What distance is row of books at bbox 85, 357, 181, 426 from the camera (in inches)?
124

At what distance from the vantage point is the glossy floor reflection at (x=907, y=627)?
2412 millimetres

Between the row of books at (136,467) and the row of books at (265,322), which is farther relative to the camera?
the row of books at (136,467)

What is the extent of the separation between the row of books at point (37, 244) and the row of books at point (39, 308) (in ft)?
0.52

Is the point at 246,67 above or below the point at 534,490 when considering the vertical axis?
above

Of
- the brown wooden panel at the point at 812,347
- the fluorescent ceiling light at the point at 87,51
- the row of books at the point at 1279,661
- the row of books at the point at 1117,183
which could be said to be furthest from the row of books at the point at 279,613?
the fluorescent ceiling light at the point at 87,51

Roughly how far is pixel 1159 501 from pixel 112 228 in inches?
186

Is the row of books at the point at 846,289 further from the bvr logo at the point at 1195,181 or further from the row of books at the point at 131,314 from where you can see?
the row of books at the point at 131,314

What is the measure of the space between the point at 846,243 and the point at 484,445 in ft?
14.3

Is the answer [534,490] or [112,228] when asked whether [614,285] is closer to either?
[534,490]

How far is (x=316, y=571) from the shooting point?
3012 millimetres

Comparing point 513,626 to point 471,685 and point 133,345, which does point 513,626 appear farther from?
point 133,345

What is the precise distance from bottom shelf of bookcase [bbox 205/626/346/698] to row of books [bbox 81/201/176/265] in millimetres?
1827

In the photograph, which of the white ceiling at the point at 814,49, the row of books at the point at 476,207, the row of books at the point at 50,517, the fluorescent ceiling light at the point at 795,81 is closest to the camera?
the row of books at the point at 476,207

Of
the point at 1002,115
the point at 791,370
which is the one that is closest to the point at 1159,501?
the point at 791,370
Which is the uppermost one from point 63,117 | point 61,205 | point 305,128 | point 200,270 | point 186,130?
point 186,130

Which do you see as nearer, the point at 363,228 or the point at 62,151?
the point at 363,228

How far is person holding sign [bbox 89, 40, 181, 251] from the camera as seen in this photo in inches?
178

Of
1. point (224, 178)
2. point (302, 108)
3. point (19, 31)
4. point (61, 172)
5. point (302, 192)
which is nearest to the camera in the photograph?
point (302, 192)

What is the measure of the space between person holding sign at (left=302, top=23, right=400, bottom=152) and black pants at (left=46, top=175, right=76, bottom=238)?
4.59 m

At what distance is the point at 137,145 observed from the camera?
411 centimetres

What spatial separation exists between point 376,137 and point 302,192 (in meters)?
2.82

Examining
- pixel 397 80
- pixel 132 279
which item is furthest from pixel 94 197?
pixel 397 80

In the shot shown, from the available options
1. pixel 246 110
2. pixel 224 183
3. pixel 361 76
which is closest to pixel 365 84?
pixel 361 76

_Given instruction:_
Please return every line in the records above that contains the word "holding". Case counts, so only lines with that exact capitalization qualify.

_Correct result:_
How far is person holding sign [bbox 89, 40, 181, 251] from the camera as seen in this photo in inches?
What is the measure of the space between person holding sign at (left=302, top=23, right=400, bottom=152) and black pants at (left=46, top=175, right=76, bottom=238)?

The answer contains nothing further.